Pengamat isu-isu korupsi Robby Arya Brata dalam diskusi itu juga sependapat dengan dua narasumber lain. Karena pengaturan gratifikasi di UU Tipikor memang tidak jelas. Mengutip Black’s Law Dictionary bahwa gratifikasi sebagai “a voluntarily given reward or recompense for a service or benefit”. Yaitu sebagai pemberian, hadiah secara sukarela sebagai kompensasi atau balas jasa atas pemberian pelayanan atau manfaat atau keuntungan.

Tapi, Pasal 12B tidak menyatakan secara jelas dan tegas perbedaan gratifikasi dan suap, apalagi tempus delicti-nya. Gratifikasi menjadi atau sama dengan suap bila pemberian gratifikasi tersebut berhubungan dengan jabatannya dan berlawanan dengan kewajiban atau tugasnya. Jadi gratifikasi-suap (corrupt gratification) dapat terjadi sebelum (ex-ante) atau setelah (ex-post factum) tindakan dan keputusan korup pejabat publik dilakukan/tidak dilakukan.

Dia berpendapat, corrupt gratification merupakan ex-post factum karena diberikan sebagai reward berkaitan dan/atau bertentangan dengan tugas dan kewajiban pejabat publik. Sedangkan, suap, termasuk janji, merupakan ex-ante factum yaitu usaha untuk menggerakan atau mempengaruhi (inducement) dilakukannya tindak pidana korupsi.

Sanksi terhadap corrupt gratification bisa lebih berat atau lebih ringan dari suap. Lebih berat apabila tindakan dan keputusan yang bertentangan dengan kewajiban dan merugikan kepentingan umum itu telah terjadi. Lebih ringan bila ternyata tindakan pejabat publik itu tidak bertentangan dengan kewajibannya. Tapi tindakan ini dikriminalisasi karena berpotensi atau menciptakan budaya suap/korupsi.

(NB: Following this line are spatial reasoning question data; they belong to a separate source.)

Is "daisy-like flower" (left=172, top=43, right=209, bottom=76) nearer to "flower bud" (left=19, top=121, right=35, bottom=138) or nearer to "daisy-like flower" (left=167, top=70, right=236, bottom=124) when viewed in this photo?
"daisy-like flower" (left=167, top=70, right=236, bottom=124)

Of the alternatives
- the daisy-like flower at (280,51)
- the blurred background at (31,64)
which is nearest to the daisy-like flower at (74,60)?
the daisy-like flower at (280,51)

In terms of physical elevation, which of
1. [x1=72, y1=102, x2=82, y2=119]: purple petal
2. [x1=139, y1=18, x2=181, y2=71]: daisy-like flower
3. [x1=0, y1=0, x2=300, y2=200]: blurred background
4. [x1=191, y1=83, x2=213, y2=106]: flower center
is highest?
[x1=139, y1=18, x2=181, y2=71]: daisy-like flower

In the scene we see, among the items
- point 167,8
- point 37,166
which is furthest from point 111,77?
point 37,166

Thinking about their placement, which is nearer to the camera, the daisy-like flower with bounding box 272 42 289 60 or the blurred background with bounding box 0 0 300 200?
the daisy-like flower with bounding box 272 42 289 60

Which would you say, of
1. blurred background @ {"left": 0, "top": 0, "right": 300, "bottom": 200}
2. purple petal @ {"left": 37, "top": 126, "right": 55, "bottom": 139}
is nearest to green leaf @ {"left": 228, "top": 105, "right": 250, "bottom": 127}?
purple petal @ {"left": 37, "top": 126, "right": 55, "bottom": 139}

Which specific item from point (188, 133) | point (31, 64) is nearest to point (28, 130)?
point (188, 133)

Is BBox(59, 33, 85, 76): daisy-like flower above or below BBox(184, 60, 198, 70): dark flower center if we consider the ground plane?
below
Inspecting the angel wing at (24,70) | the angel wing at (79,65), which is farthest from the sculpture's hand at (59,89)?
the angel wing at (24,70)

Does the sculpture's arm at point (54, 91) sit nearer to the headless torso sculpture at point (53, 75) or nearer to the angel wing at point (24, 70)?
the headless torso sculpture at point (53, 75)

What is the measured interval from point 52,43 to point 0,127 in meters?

“Sedangkan suap dihukum lebih ringan karena tindakan korup yang merugikan itu belum terjadi,” urainya.

Dia menambahkan seharusnya penerapan pembuktian terbalik (reversed burden of proof) tidak dibatasi pada penerimaan gratifikasi dengan nilai di atas Rp 10 juta. Penerima gratifikasi harus membuktikan sebaliknya bahwa gratifikasi yang dia terima bukan suap, berapapun jumlahnya. Pembuktian terbalik ini penting terutama untuk mengungkap illicit enrichment sebagai hasil penerimaan gratifikasi yang ilegal.